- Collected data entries
|---|
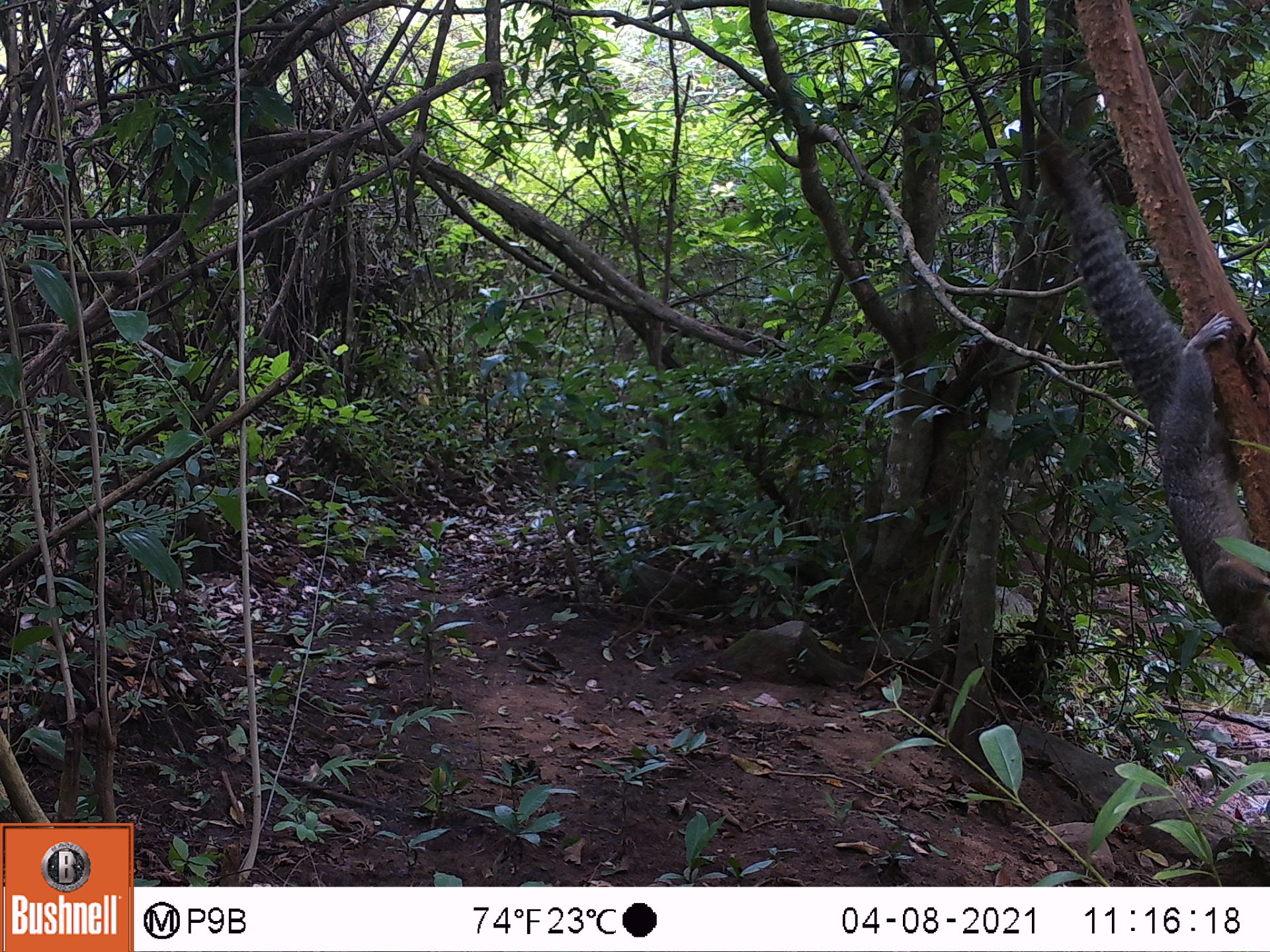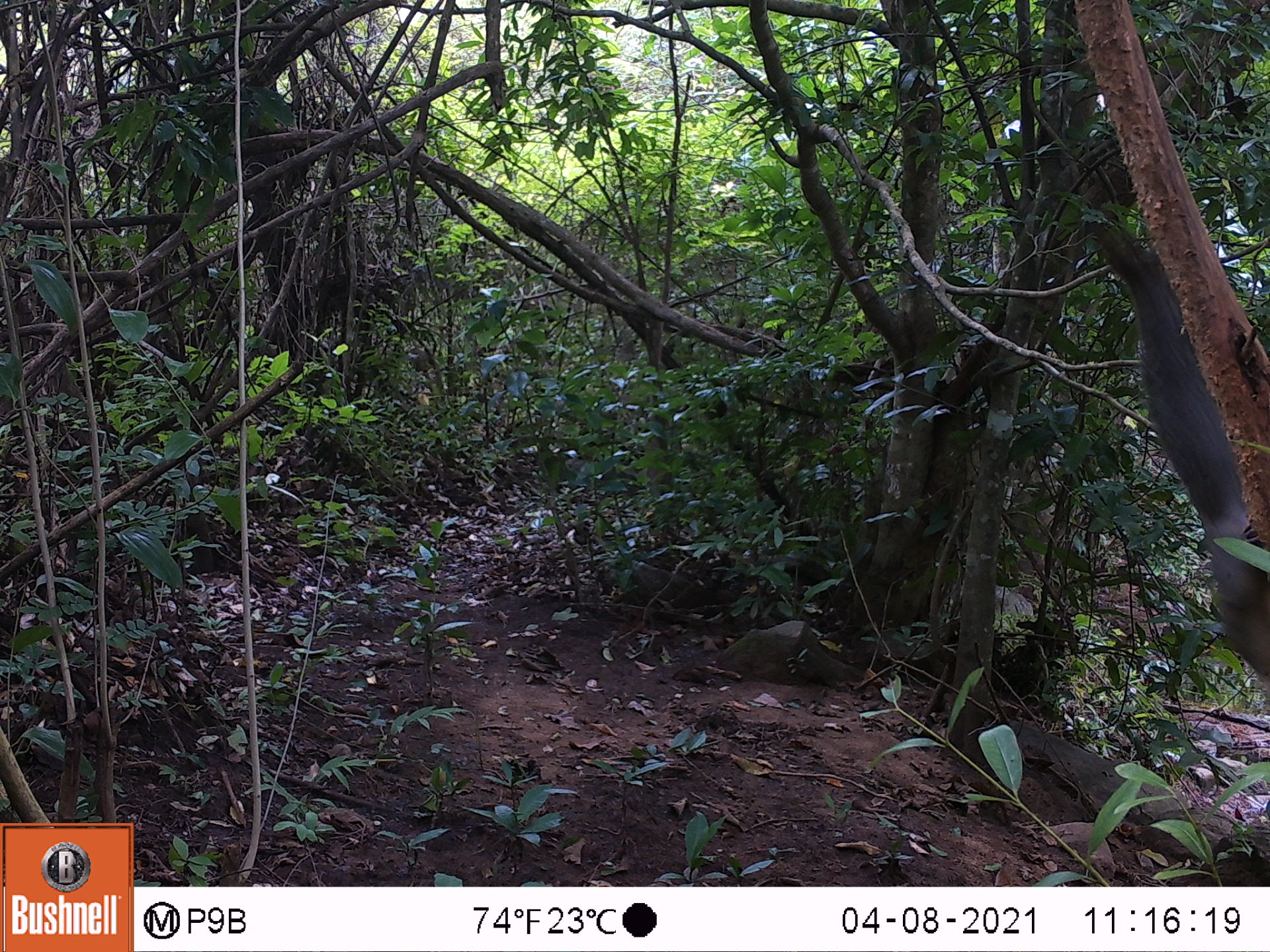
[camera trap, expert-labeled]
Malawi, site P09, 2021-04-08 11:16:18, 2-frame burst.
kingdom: Animalia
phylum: Chordata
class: Mammalia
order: Rodentia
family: Sciuridae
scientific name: Sciuridae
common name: squirrel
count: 1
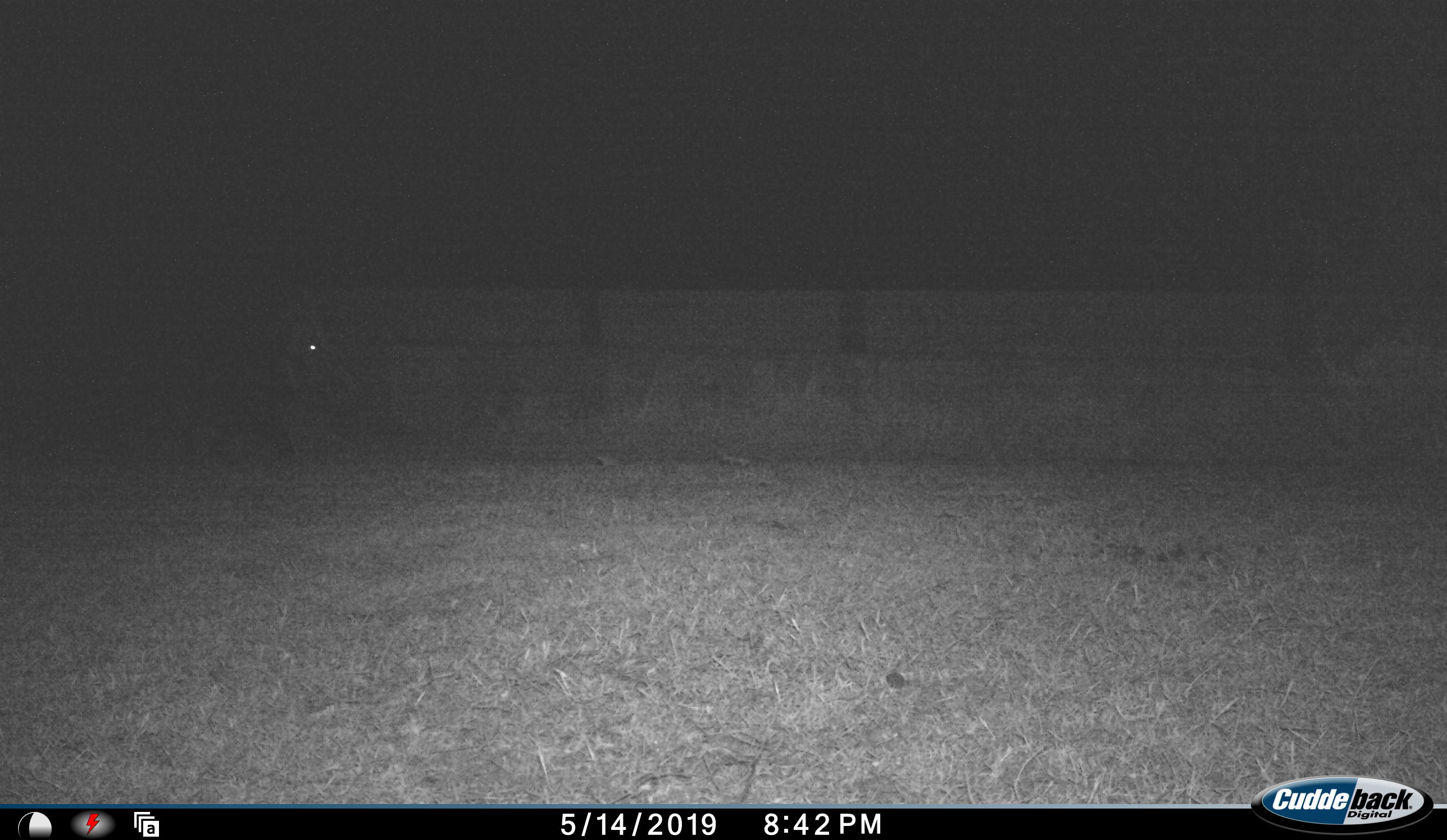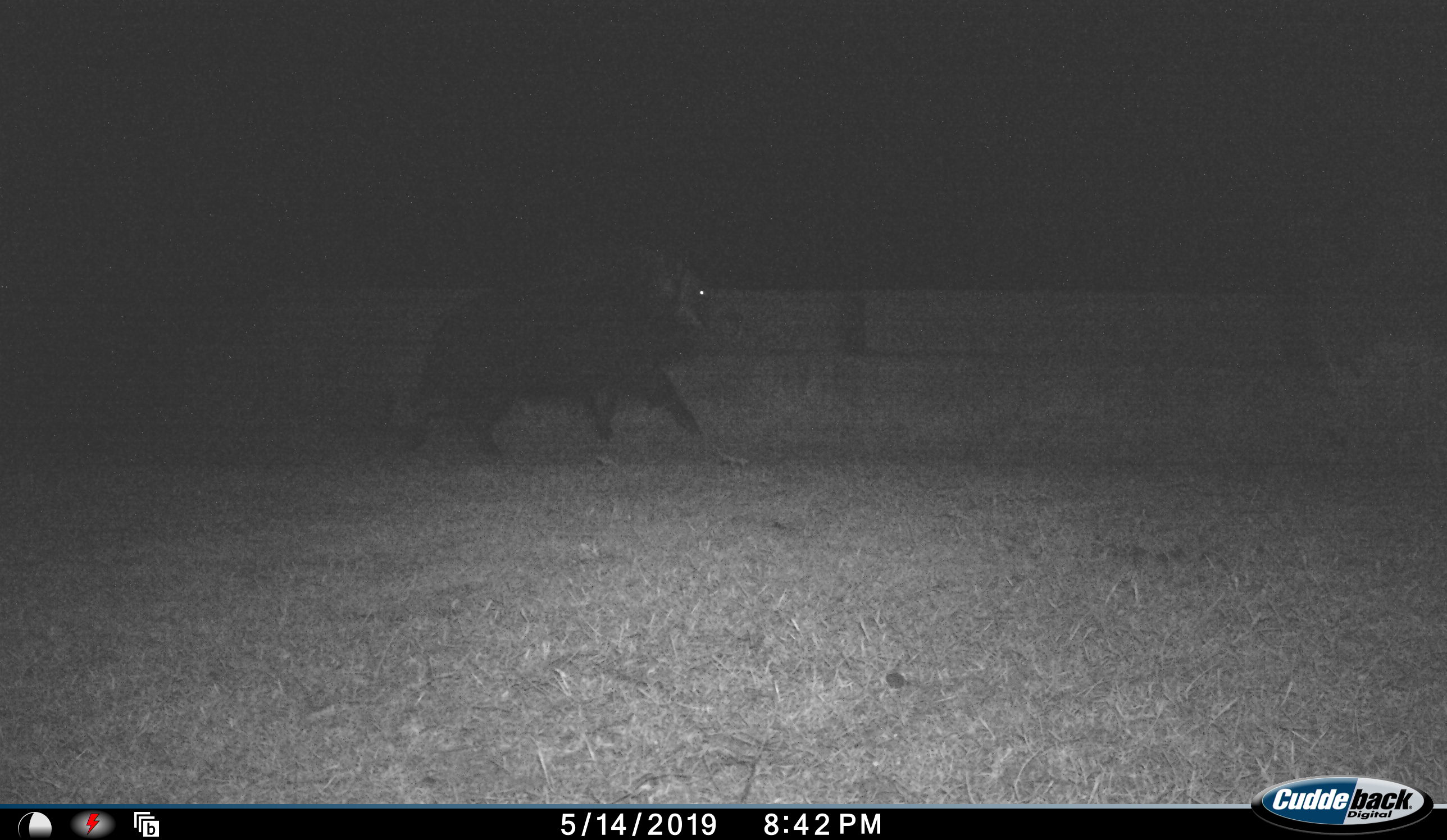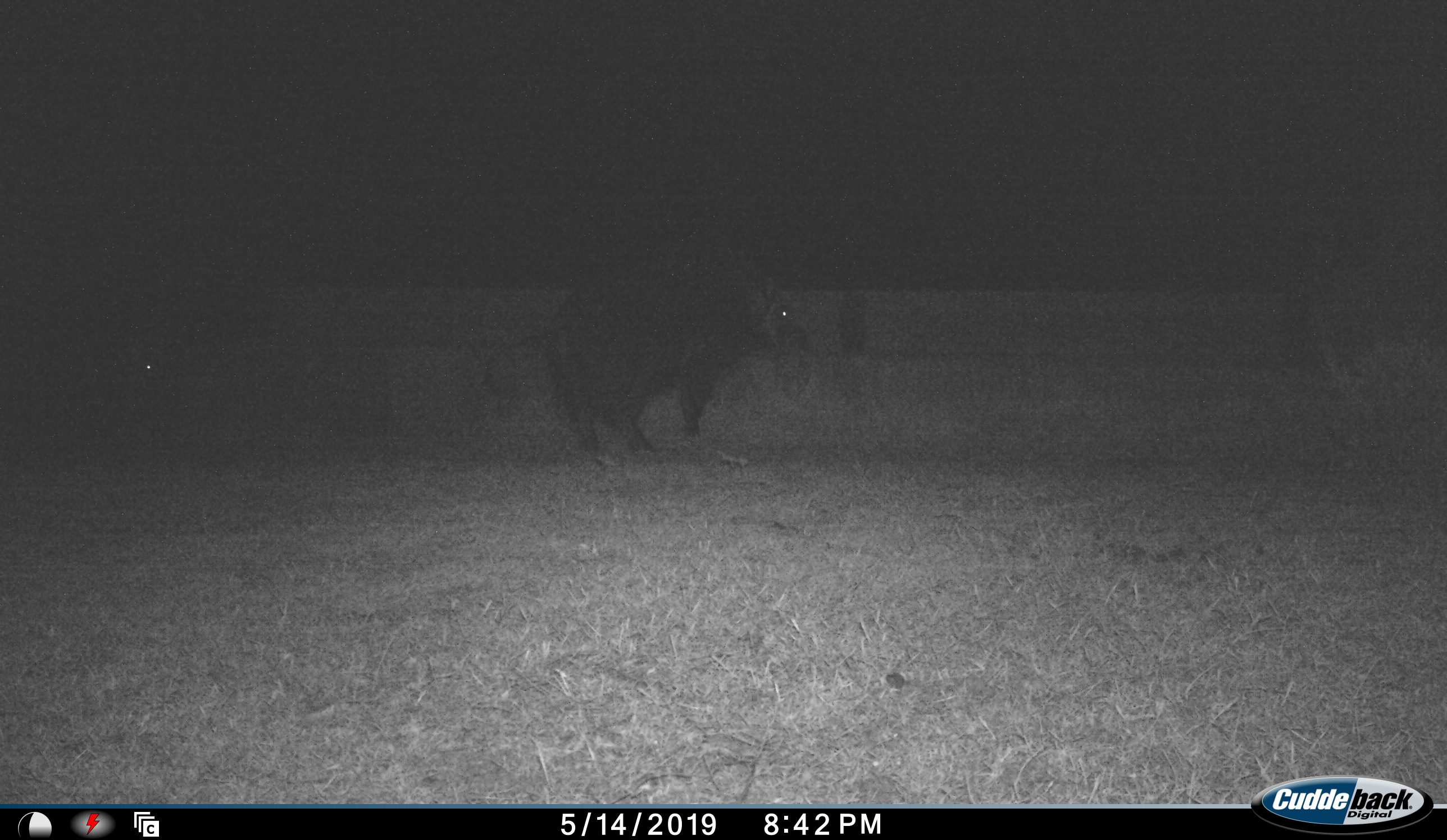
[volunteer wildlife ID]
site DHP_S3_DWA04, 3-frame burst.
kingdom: Animalia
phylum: Chordata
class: Mammalia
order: Artiodactyla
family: Suidae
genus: Potamochoerus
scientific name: Potamochoerus larvatus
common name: bushpig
|---|
- Problem details
Word for word, set down each record shown above, omitting the pictures.

- Answer to this task
[camera trap, expert-labeled]
Malawi, site P09, 2021-04-08 11:16:18, 2-frame burst.
kingdom: Animalia
phylum: Chordata
class: Mammalia
order: Rodentia
family: Sciuridae
scientific name: Sciuridae
common name: squirrel
count: 1
[volunteer wildlife ID]
site DHP_S3_DWA04, 3-frame burst.
kingdom: Animalia
phylum: Chordata
class: Mammalia
order: Artiodactyla
family: Suidae
genus: Potamochoerus
scientific name: Potamochoerus larvatus
common name: bushpig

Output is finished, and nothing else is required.